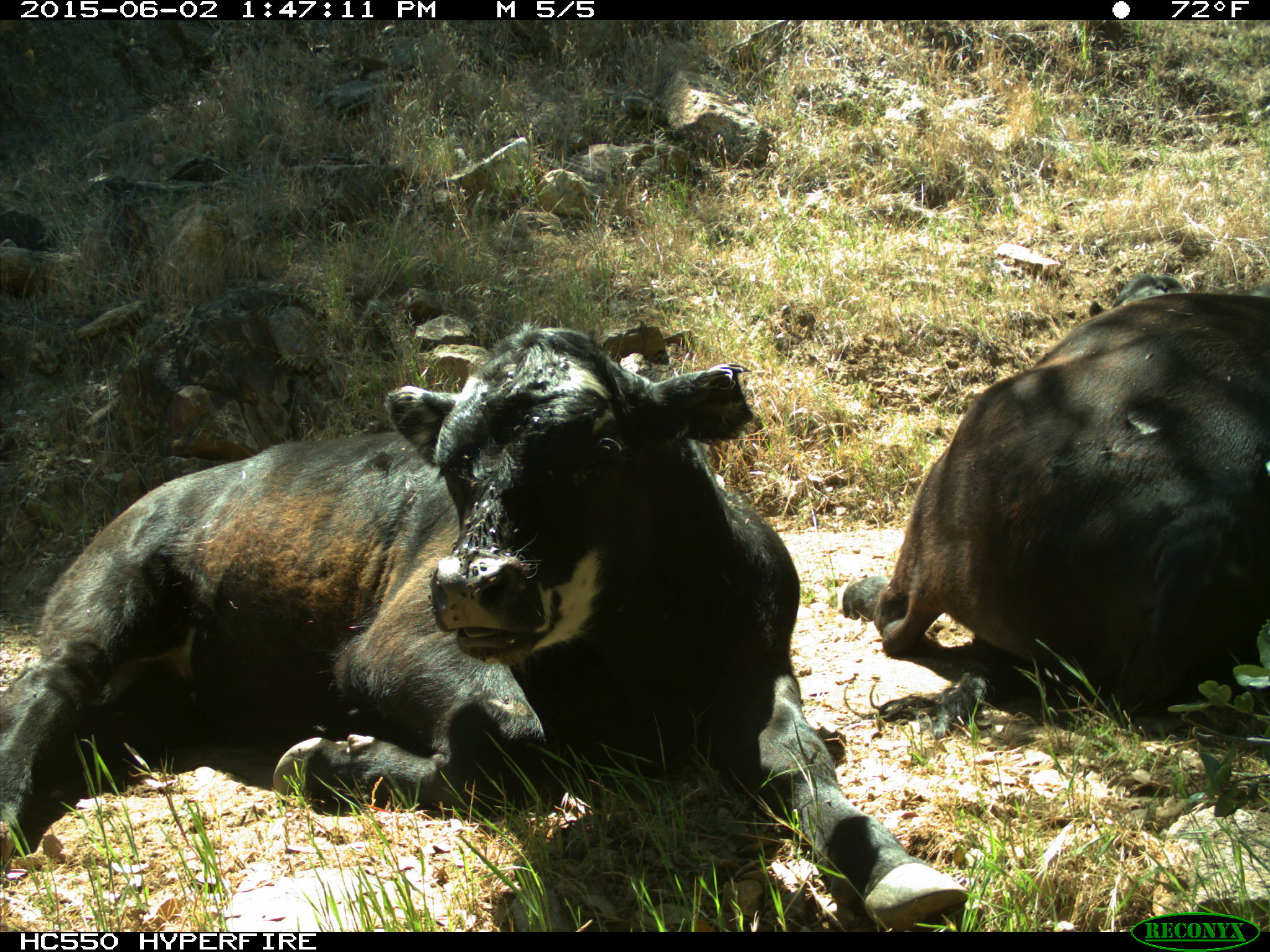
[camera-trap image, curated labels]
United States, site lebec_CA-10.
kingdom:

> _WHAT YOU WILL DO_: If a picture appears in the data, omit it; transcribe all the rest exactly.

> _RESULT FOR THIS TASK_:
[camera-trap image, curated labels]
United States, site lebec_CA-10.
kingdom:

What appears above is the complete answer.